KITA bisa cari hiburan ke Tiongkok. Agar ikut punya harapan di tahun yang baru ini.
Lihatlah pernyataan dari kampus terbaik Tiongkok ini. Yang dibuat tanggal 30 Desember lalu: ekonomi Tiongkok akan tumbuh 9 persen di tahun 2021.
Tentu siapa saja boleh ragu akan pernyataan itu. Dengan alasan: analisis itu dibuat perguruan tinggi Tiongkok sendiri. Bisa saja ini dianggap sebagai bagian dari glorifikasi diri.
Tapi kampus yang membuat analisis itu adalah Tsinghua University, Beijing. Itu dianggap setara dengan MIT-nya Amerika. Reputasinya sangat tinggi. Banyak melahirkan pemimpin negara.
Saya cenderung sependapat dengan analisis itu. Setidaknya Tiongkok bisa tumbuh 8 persen tahun ini.
Di tahun pandemi 2020 sendiri Tiongkok ternyata masih tumbuh positif: bisa 2,1 persen. Ini termasuk keajaiban tersendiri.
Bahwa tahun 2021 bisa tumbuh 9 persen itu tidak mustahil. Setiap kali sebuah negara berhasil keluar dari kemerosotan pertumbuhan, negara itu bisa tumbuh sangat tinggi.
Kita pun, kalau bisa segera keluar dari kesulitan, juga punya potensi tumbuh tinggi seperti itu.
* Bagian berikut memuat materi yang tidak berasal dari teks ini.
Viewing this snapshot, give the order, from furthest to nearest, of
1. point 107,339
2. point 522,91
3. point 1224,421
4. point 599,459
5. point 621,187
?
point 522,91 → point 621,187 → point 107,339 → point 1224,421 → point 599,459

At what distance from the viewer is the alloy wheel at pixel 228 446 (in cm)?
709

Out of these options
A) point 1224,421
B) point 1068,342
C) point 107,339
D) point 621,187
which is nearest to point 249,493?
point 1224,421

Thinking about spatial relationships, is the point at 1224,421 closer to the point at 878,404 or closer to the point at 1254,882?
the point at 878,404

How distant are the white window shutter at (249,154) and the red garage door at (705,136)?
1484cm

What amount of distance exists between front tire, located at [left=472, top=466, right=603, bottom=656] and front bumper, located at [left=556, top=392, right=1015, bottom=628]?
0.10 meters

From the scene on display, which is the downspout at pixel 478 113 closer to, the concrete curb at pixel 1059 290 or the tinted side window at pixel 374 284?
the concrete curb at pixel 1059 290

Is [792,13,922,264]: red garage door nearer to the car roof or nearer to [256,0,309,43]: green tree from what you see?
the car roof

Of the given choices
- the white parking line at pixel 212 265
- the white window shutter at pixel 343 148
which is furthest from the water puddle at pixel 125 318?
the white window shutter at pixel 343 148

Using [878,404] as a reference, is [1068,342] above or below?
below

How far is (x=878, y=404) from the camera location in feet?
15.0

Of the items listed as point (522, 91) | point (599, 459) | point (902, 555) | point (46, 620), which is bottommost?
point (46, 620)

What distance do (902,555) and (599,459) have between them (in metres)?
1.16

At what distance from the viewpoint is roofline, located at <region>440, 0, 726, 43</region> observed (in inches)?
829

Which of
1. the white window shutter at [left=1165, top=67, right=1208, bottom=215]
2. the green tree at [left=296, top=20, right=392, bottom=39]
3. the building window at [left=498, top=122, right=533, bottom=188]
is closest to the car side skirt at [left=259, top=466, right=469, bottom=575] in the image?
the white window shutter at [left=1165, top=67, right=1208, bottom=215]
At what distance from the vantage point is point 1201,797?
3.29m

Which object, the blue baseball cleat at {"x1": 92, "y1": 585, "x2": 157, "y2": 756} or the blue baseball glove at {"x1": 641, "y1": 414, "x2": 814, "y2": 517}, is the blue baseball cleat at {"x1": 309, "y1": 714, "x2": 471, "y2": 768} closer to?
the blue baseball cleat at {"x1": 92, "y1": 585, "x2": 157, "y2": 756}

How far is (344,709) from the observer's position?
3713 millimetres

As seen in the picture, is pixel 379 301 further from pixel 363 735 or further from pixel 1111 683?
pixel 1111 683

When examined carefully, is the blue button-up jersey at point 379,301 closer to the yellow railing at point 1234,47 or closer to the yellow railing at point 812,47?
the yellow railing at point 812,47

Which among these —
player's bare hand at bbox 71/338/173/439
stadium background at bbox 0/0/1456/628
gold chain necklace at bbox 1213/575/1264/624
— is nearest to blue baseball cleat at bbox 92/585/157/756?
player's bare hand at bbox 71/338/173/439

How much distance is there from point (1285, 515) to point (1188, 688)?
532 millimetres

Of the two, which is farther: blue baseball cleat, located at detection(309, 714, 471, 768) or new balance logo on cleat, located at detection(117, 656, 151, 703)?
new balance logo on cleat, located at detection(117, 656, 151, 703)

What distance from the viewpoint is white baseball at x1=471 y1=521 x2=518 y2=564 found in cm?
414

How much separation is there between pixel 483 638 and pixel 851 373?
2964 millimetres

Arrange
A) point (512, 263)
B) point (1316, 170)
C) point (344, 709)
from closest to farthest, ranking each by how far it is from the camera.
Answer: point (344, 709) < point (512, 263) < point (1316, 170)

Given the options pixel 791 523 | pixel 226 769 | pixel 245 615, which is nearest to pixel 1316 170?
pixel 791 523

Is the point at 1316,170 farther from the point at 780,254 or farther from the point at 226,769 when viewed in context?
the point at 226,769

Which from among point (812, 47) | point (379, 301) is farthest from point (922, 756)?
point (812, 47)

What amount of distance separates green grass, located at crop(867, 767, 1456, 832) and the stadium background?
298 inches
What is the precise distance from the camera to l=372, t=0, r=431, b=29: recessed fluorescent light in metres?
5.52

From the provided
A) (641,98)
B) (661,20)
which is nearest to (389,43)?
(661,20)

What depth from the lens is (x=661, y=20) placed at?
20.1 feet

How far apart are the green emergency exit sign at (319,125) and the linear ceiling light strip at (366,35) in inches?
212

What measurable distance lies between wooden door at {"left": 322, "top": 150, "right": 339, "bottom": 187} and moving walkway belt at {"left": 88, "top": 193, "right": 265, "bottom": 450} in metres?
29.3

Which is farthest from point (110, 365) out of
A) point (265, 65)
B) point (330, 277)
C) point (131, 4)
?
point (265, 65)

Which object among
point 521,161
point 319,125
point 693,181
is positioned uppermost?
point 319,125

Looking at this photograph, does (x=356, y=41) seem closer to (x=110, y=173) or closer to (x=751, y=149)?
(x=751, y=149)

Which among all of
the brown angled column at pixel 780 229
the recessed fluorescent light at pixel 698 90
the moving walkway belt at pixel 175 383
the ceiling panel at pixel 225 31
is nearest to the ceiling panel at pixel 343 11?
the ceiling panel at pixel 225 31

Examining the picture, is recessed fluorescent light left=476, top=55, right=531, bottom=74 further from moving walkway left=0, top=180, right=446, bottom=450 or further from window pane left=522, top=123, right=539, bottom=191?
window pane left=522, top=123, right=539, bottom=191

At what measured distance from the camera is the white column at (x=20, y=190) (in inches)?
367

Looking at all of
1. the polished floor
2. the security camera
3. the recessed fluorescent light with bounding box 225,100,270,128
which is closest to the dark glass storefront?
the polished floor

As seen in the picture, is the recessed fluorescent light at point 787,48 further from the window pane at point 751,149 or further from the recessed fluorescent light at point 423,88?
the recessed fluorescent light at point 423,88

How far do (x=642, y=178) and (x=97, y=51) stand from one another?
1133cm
Meski mungkin tidak bisa sampai 6 persen — dan kelihatannya tidak bisa terjadi di tahun 2021. Mungkin giliran kita baru tahun 2022. Kalau ada nasib.
Persis setahun lalu, Tiongkok, di tanggal 2 Januari seperti ini, sebenarnya Covid sudah muncul di Wuhan. Tapi tidak ada yang tahu. Dianggap flu biasa. Apalagi memang lagi musim dingin — yang biasanya juga musim flu.
Baru dua minggu lagi — setahun yang lalu — seorang dokter menemukan gejala aneh pada pasiennya. Apalagi setelah melihat hasil scan paru-paru pasien itu: belum pernah ada penyakit seganas itu.
Dokter itu pun mengingatkan teman-teman sejawat yang ada di satu grup WeChat-nya: ada virus misterius. Lalu ada anggota grup yang melakukan screenshot dan mengirimkannya ke dokter di luar grup. Dalam sekejap beredar luas.
Dokter itu dipanggil polisi. Diinterogasi. Dianggap menyebarkan hoax yang menggelisahkan masyarakat. Dokter itu diberi sanksi.
Dokter itu sendiri akhirnya meninggal dunia karena tertular penyakit itu.
Ternyata ia yang benar. Penyakit berbahaya itu ada. Bukan hoax. Hanya belum tahu apa nama penyakit itu.
Pemerintah pusat pun turun tangan. Semua pejabat tinggi di Wuhan diberhentikan. Demikian juga gubernur provinsi Hunan, yang beribu kota di Wuhan.
Dua minggu kemudian Wuhan di-lockdown total. Dengan sebenar-benar lockdown. Tidak peduli bahwa hari itu tepat hari raya terpenting negeri itu: Imlek.
Lalu seluruh provinsi di-lockdown. Kemudian seluruh negara.
Tiga bulan negeri itu sangat menderita. Kita ikut simpati. Kita membayangkan betapa parahnya keadaan di sana. Kita sampai kirim doa: Jia You Wuhan!
Semua pabrik tutup. Semua restoran tutup. Apa pun tutup — kecuali rumah sakit.
Ekonomi Tiongkok digambarkan seperti akan bangkrut.
Lockdown itu berhasil membuat penyebaran virus terhambat. Lalu berhenti. Sampai sekarang jumlah penderita Covid-19 di sana seperti berhenti di angka 87.000. Dengan total meninggal dunia: 4.600.
Bandingkan dengan kita. Yang dulu begitu kasihan kepada Tiongkok. Angka kita sekarang ini: 750.000 (yang terkena Covid) dan 22.000 (yang meninggal).
Belum lagi kalau dibanding dengan negara barat seperti Amerika dan Eropa.
Sampai sekarang memang masih ada penderita baru di Tiongkok. Tapi angkanya hanya 25 atau 15 orang/hari. Dari 1,3 miliar penduduk. Pun sudah tidak pernah ada yang meninggal dunia.
Bahwa masih ada angka baru, itu pun semuanya akibat virus impor.